As a further introduction into Hsp90 and its role in evolution, here are two segments cut from this review:
1. “Because signaling proteins with multiple regulatory states often undergo a conformational switch, the structural flexibility needed for these steps may render them inherently less stable and thus more likely to be recognized by Hsp90. On the other hand, under stress conditions such as heat shock Hsp90 contributes more generally to the refolding of denatured proteins (Nathan et al., 1997). Although the exact structural features recognized by Hsp90 are not yet understood, the exposure of these features to Hsp90 is likely a result of intrinsic or stress-induced structural flexibility. Thus, interactions of substrate proteins with Hsp90 arise from structural properties at the molecular level rather than biological function.”

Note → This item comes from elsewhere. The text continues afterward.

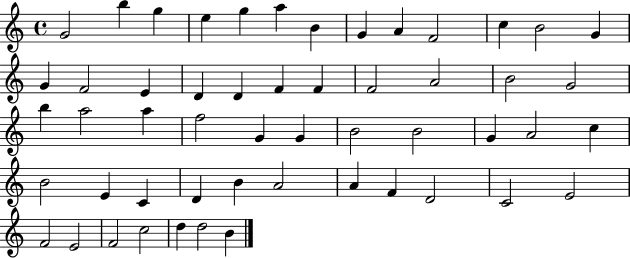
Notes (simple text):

G4/h B5/q G5/q E5/q G5/q A5/q B4/q G4/q A4/q F4/h C5/q B4/h G4/q G4/q F4/h E4/q D4/q D4/q F4/q F4/q F4/h A4/h B4/h G4/h B5/q A5/h A5/q F5/h G4/q G4/q B4/h B4/h G4/q A4/h C5/q B4/h E4/q C4/q D4/q B4/q A4/h A4/q F4/q D4/h C4/h E4/h F4/h E4/h F4/h C5/h D5/q D5/h B4/q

2. “Defects in cell physiology caused by Hsp90 disruption can lead to defects at the level of tissue and organism. Interestingly, recent work connects Hsp90 function with morphological evolution, a process that often requires the effects of independent genetic changes (Rutherford and Lindquist, 1998). Hsp90-null mutants are lethal in eukaryotes, but surprisingly partial disruption of Hsp90 in Drosophila by a temperature-sensitive mutation or low amounts of GA shows a wide assortment of heritable phenotypic variations. The variations may arise from alleles of proteins, which depend on the full function of Hsp90 as a conformational buffer to maintain “wild-type” activity but whose phenotypes can be stabilized by other genes following selection. By extension, polymorphisms in all of the proteins participating in an Hsp90-dependent signaling pathway should be buffered by Hsp90 function. In the wild, overloading of the Hsp90 “capacitor” with denatured proteins under environmental stress could similarly increase the phenotypic diversity on which natural selection and ultimately evolution acts (Rutherford and Lindquist, 1998). Hsp90 with its connection to the cellular signaling network may be particularly suited to such a function. Thus, the mechanisms of chaperone-mediated protein folding at a molecular level can be integrated with cellular processes and with the development of organisms and species.”
Thus, if I understand this correctly: Under stressful conditions the Hsp90 is titrated away from its normal substrates exposing structural variations otherwise masked. Seeing that many of these normal substrates are signaling proteins (and thus affects many other proteins) this potentially, leads to extensive variations in phenotype.